Wednesday 22 July 2020 11:40 am

KPMG set to slash jobs and pension contributions in cost-cutting drive

KPMG is set to cut more than 100 jobs and slash contributions to employees’ pensions in a bid to slash costs during the pandemic.

The Big Four firm is expected to cut just under 200 jobs across the UK ahead of the long-awaited reform of the audit reform.

Read more: Third of UK audits fail accounting watchdog’s quality tests

Sky News first reported that partners and affected employees were informed in a briefing on Wednesday morning, held by UK chairman Bill Michael.

He reportedly told partners that while the firm’s performance during the pandemic had been ahead of expectations it had accelerated the need to streamline the business.

KPMG confirmed to City A.M. that around 100 jobs will be cut from its 3,000 strong consulting practice, with a similar number to be cut from its internal business division.

A spokesperson for the accounting firm said: “Due to changing demand from our clients as a result of the COVID 19 pandemic, we have announced proposals to make fewer than 100 positions in our Consulting business redundant. ”

Sky News also reported that KPG is launching a consultation on reducing pension contributions to 4.5 per cent of salaries, which will adversely affect older employees.

A spokesperson told City A.M.: “We are operating in highly volatile times and are proposing a series of actions to safeguard our business in the medium and long term. We are consulting with our people on a proposed temporary change to our employer pensions contributions.  At this stage, no final decision has been taken.”

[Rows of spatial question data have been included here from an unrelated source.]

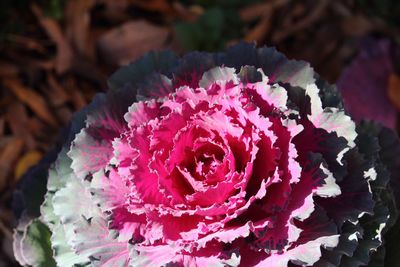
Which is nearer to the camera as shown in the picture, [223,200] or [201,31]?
[223,200]

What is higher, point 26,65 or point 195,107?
point 26,65

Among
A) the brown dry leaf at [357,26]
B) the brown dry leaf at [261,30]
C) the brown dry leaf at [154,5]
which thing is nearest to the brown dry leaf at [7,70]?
the brown dry leaf at [154,5]

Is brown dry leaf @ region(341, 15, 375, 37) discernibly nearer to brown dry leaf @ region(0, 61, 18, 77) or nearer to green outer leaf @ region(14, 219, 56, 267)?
brown dry leaf @ region(0, 61, 18, 77)

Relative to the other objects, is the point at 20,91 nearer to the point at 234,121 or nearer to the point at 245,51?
the point at 245,51

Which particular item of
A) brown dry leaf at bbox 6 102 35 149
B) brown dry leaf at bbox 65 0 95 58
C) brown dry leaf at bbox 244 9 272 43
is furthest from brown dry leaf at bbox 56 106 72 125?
brown dry leaf at bbox 244 9 272 43

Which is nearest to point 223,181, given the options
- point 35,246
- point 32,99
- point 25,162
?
point 35,246

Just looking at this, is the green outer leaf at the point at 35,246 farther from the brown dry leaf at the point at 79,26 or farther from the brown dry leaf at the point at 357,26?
the brown dry leaf at the point at 357,26

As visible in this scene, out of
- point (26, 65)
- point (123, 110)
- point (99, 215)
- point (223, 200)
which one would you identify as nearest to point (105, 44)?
point (26, 65)
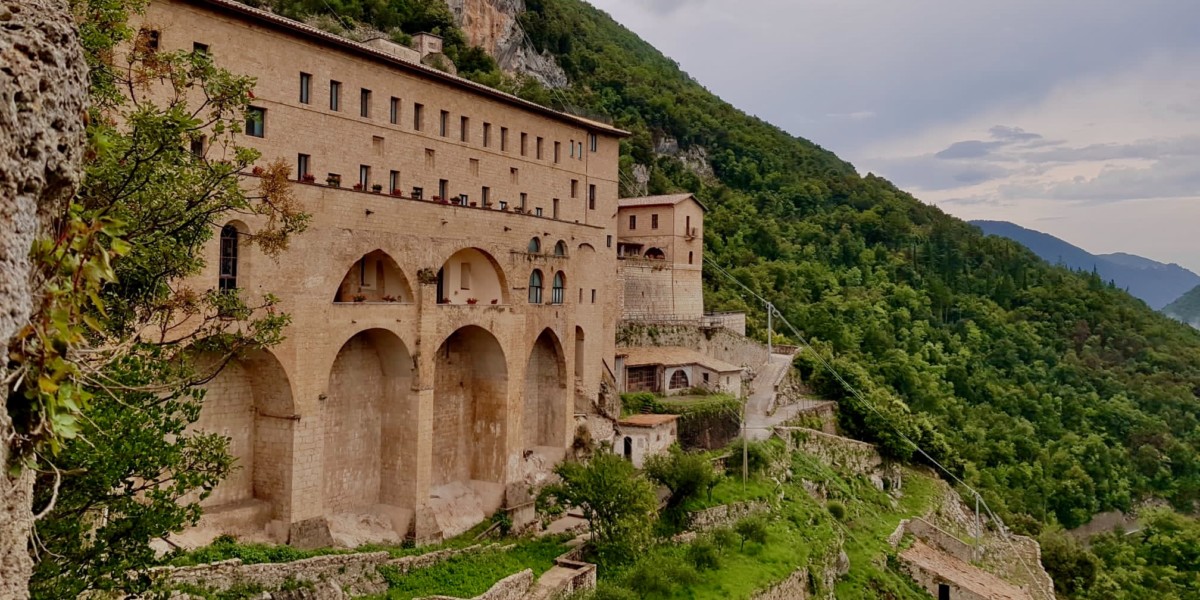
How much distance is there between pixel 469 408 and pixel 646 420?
958cm

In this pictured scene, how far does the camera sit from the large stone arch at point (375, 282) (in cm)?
2653

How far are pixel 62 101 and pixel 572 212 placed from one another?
38.0m

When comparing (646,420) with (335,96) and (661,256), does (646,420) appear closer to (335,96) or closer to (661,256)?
(661,256)

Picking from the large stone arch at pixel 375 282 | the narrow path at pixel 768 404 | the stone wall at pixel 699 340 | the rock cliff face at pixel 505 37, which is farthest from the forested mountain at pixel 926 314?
Answer: the large stone arch at pixel 375 282

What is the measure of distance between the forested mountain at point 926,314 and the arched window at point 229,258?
2991 centimetres

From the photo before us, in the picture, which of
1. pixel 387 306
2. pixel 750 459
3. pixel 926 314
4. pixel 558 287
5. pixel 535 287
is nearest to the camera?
pixel 387 306

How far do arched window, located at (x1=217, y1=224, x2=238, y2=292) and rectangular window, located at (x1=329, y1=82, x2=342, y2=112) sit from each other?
9481 millimetres

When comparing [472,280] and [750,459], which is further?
[750,459]

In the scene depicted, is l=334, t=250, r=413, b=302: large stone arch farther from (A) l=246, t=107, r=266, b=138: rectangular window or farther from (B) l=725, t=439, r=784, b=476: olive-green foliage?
(B) l=725, t=439, r=784, b=476: olive-green foliage

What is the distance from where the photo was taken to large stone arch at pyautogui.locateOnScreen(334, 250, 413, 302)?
87.0 feet

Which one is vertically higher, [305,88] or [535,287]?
[305,88]

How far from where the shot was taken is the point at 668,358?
45.6 metres

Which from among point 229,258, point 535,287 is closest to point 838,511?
point 535,287

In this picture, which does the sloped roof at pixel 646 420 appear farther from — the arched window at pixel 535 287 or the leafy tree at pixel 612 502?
the arched window at pixel 535 287
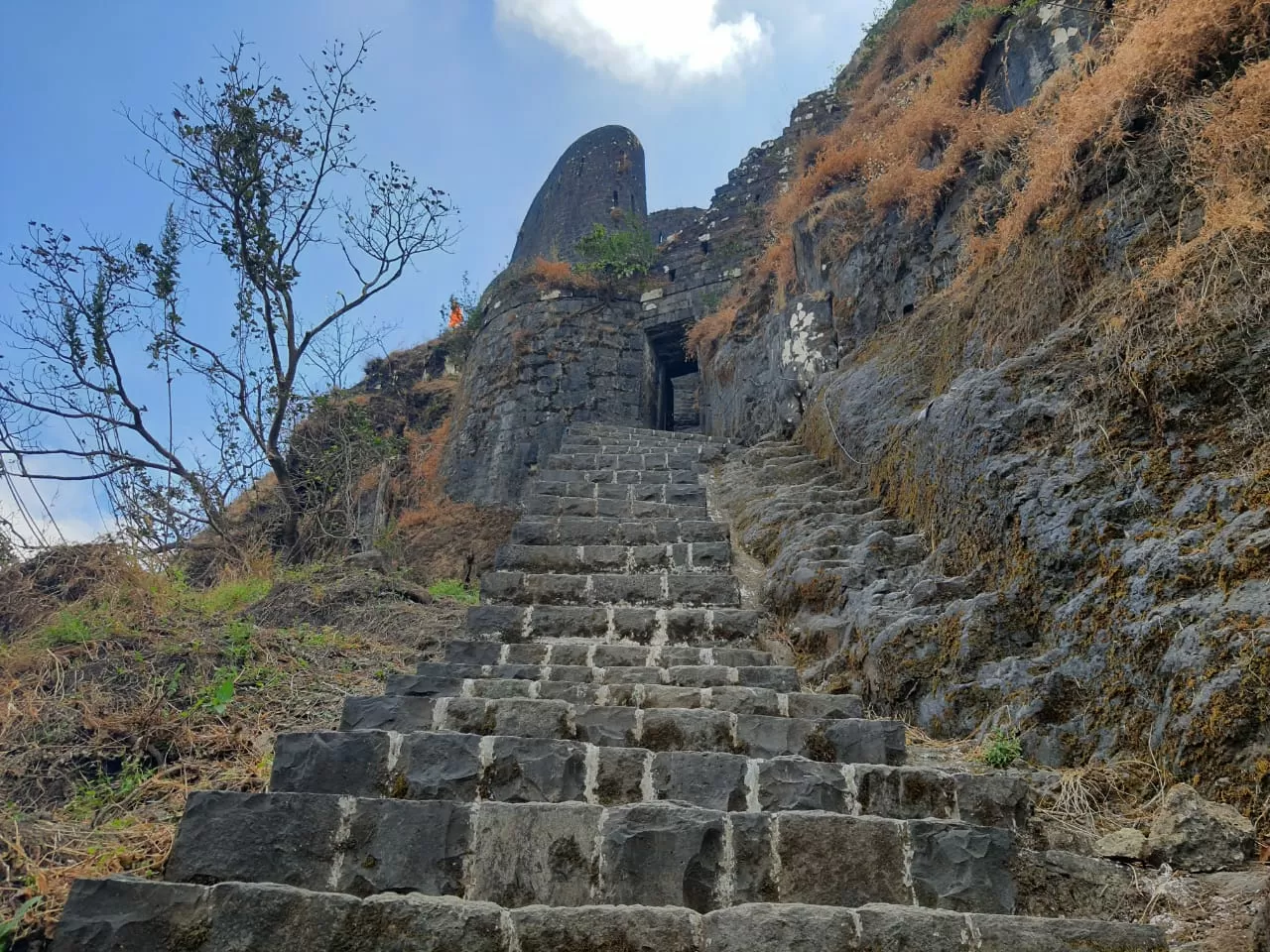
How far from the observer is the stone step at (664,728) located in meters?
3.34

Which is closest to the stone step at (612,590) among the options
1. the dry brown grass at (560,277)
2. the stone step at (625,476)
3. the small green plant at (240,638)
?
the small green plant at (240,638)

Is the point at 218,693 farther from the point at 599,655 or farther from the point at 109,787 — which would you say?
the point at 599,655

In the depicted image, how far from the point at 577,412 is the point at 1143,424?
30.6 ft

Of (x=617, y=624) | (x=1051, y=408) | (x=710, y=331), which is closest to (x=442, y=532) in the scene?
(x=710, y=331)

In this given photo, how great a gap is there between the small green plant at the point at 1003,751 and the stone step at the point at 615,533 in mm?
2754

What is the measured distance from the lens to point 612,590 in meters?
5.21

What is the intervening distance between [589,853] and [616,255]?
12379 millimetres

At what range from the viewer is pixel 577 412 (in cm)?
1238

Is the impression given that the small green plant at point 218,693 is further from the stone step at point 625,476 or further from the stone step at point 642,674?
the stone step at point 625,476

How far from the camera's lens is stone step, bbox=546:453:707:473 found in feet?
26.3

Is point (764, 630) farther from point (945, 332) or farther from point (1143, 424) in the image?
point (945, 332)

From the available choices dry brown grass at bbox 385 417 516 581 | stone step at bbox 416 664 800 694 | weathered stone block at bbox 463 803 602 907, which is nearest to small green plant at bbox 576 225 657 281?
dry brown grass at bbox 385 417 516 581

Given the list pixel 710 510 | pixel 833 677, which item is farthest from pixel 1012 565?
pixel 710 510

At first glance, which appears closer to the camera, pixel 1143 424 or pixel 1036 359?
pixel 1143 424
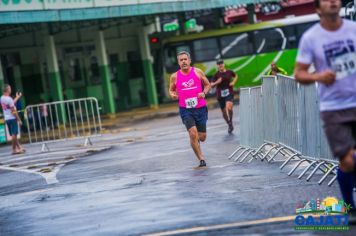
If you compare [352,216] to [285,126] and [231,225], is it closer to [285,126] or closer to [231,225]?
[231,225]

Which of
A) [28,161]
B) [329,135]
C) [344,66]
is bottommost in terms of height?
[28,161]

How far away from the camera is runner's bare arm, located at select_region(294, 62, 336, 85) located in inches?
260

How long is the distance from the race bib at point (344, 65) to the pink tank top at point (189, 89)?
6.93 metres

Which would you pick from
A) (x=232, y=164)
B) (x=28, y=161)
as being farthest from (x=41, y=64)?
(x=232, y=164)

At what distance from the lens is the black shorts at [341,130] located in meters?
6.64

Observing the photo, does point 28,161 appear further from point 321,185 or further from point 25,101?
point 25,101

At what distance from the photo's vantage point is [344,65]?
676cm

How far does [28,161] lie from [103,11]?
14.6 m

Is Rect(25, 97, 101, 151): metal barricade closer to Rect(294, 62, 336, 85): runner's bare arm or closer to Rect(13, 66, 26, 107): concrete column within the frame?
Rect(13, 66, 26, 107): concrete column

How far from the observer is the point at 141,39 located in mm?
39188

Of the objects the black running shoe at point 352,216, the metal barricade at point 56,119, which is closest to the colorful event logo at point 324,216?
the black running shoe at point 352,216

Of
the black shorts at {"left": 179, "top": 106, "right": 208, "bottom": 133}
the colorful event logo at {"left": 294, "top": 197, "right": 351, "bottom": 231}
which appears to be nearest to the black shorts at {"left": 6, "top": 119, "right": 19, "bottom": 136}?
the black shorts at {"left": 179, "top": 106, "right": 208, "bottom": 133}

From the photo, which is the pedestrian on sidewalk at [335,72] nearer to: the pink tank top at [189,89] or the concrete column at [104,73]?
the pink tank top at [189,89]

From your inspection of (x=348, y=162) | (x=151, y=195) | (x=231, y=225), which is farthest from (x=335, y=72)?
(x=151, y=195)
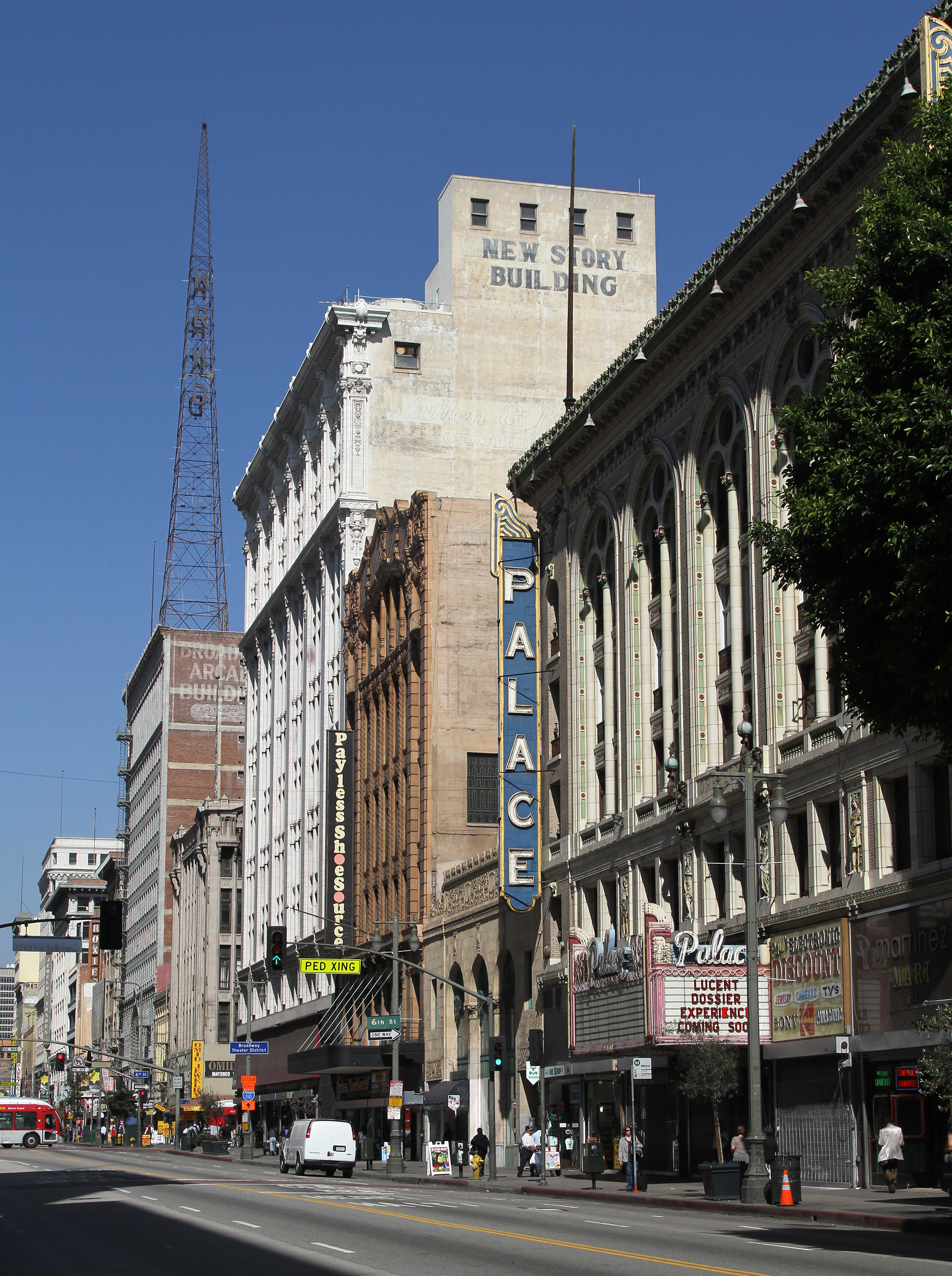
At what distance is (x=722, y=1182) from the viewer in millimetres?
34531

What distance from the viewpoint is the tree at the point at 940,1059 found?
2759cm

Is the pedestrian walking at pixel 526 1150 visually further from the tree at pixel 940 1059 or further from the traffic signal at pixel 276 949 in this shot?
the tree at pixel 940 1059

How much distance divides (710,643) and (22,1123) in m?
80.8

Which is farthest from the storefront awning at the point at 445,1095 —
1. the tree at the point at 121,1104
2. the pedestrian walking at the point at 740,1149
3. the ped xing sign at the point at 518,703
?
the tree at the point at 121,1104

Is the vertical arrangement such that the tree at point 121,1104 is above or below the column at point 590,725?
below

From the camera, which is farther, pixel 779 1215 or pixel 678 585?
pixel 678 585

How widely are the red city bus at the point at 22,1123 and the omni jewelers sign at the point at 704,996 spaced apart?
260 feet

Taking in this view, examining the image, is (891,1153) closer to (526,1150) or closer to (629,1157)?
(629,1157)

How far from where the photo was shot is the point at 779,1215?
30.5 meters

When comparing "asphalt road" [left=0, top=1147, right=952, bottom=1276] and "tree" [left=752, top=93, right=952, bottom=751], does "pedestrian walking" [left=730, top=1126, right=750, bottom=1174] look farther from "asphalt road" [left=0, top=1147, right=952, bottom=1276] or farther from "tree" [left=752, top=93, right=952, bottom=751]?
"tree" [left=752, top=93, right=952, bottom=751]

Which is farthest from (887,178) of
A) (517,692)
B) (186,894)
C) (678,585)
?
(186,894)

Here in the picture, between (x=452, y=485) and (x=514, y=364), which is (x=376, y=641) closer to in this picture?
(x=452, y=485)

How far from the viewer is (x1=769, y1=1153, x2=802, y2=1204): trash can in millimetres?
31781

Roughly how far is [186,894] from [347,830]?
63445mm
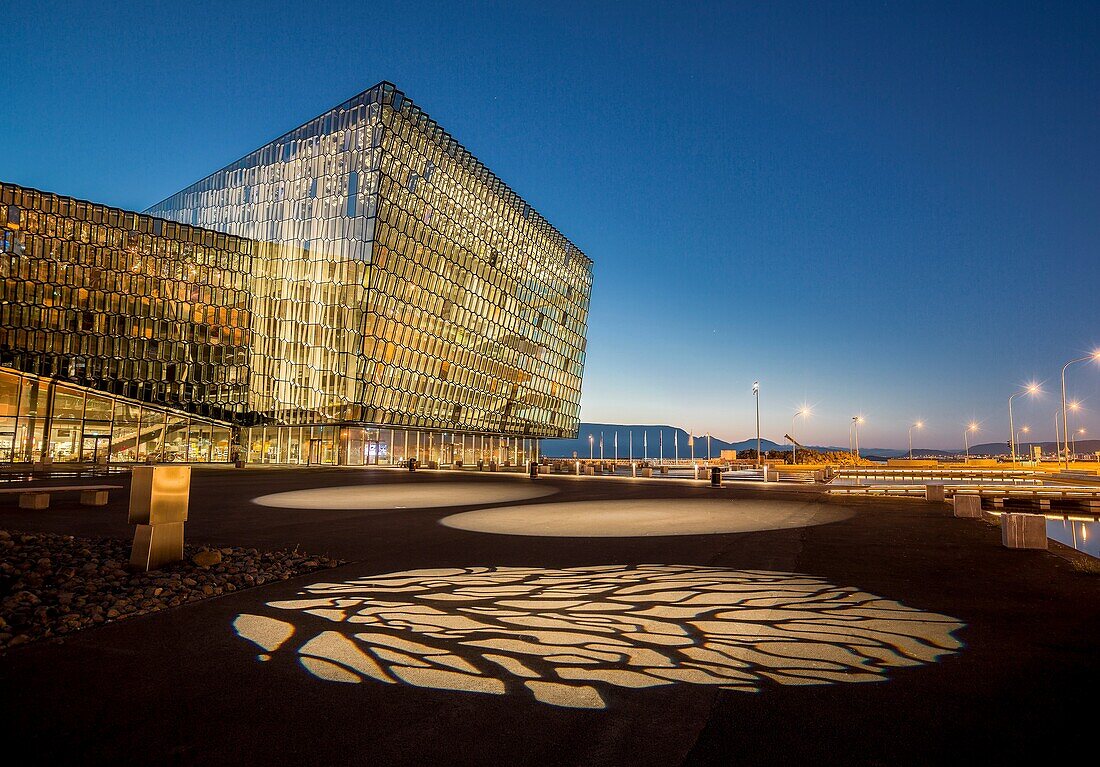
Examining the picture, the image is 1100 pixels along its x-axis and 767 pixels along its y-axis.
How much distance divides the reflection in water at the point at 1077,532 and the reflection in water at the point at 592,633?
1212 centimetres

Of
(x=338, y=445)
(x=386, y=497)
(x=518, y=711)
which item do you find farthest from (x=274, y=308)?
(x=518, y=711)

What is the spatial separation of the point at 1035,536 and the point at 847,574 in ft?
15.3

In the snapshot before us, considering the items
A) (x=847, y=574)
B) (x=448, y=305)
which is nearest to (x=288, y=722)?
(x=847, y=574)

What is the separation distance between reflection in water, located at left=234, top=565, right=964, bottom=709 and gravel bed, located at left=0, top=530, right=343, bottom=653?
1.28m

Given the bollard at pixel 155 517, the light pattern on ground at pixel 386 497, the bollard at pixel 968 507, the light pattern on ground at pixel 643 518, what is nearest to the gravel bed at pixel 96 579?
the bollard at pixel 155 517

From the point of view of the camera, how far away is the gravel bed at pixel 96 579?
598 cm

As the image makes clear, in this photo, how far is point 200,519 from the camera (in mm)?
14453

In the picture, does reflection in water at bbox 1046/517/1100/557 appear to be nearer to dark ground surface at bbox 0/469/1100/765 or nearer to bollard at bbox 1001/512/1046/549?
bollard at bbox 1001/512/1046/549

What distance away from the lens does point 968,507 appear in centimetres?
1633

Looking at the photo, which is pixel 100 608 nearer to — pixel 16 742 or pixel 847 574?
pixel 16 742

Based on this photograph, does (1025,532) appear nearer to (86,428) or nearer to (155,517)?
(155,517)

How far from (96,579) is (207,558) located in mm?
1279

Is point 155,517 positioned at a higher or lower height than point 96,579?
higher

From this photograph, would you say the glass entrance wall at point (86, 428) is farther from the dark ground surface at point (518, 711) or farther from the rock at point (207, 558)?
the dark ground surface at point (518, 711)
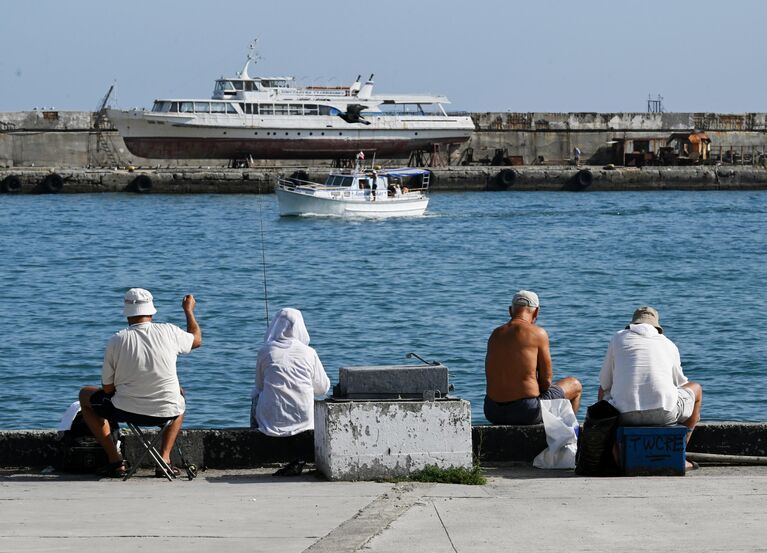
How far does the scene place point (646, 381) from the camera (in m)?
7.44

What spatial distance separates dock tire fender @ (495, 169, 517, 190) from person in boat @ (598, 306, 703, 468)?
165 feet

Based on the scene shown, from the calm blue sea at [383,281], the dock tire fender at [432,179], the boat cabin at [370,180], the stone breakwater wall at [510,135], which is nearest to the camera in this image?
the calm blue sea at [383,281]

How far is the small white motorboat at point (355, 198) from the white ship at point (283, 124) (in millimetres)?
16237

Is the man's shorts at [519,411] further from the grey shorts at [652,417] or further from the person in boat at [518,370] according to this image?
the grey shorts at [652,417]

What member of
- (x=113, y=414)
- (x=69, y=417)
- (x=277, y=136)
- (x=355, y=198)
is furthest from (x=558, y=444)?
(x=277, y=136)

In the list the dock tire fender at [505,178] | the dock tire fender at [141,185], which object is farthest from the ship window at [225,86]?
the dock tire fender at [505,178]

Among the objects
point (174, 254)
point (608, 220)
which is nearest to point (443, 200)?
point (608, 220)

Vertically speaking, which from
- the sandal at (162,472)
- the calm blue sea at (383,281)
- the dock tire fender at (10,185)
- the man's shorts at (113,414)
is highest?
the dock tire fender at (10,185)

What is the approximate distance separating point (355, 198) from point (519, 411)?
37.9 m

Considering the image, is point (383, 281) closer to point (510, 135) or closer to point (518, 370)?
point (518, 370)

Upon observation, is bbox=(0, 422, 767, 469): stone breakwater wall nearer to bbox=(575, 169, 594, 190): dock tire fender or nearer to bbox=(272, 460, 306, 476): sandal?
bbox=(272, 460, 306, 476): sandal

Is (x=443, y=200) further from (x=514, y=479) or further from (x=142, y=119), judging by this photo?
(x=514, y=479)

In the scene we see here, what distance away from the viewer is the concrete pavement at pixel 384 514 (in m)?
5.79

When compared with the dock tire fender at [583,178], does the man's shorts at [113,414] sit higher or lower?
lower
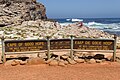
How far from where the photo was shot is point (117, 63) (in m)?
12.9

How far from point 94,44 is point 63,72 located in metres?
2.85

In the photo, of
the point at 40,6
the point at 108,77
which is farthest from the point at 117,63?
the point at 40,6

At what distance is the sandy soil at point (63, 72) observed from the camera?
33.8ft

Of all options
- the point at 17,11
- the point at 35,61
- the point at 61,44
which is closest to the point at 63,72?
the point at 35,61

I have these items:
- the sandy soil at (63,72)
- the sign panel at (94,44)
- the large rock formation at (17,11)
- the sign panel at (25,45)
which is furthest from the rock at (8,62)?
the large rock formation at (17,11)

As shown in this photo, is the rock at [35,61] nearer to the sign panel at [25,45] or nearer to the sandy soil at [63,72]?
the sandy soil at [63,72]

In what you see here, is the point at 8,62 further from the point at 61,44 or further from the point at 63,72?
the point at 63,72

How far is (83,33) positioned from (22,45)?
1462 centimetres

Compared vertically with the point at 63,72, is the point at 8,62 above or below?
above

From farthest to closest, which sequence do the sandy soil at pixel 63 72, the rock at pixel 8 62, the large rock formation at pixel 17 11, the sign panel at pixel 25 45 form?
the large rock formation at pixel 17 11 → the sign panel at pixel 25 45 → the rock at pixel 8 62 → the sandy soil at pixel 63 72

Read more: EY told Wirecard that KPMG audit ‘risked misinterpretation’

KPMG, Deloitte, EY and PwC are facing a demand from the auditing watchdog to separate their audit and consulting businesses by 2024. It comes after increased regulatory scrutiny after a string of corporate failures.

Earlier this month the Financial Reporting Council (FRC) told the Big Four accounting firms to separate their units to ensure their audits “do not rely on persistent cross subsidy from the rest of the firm”.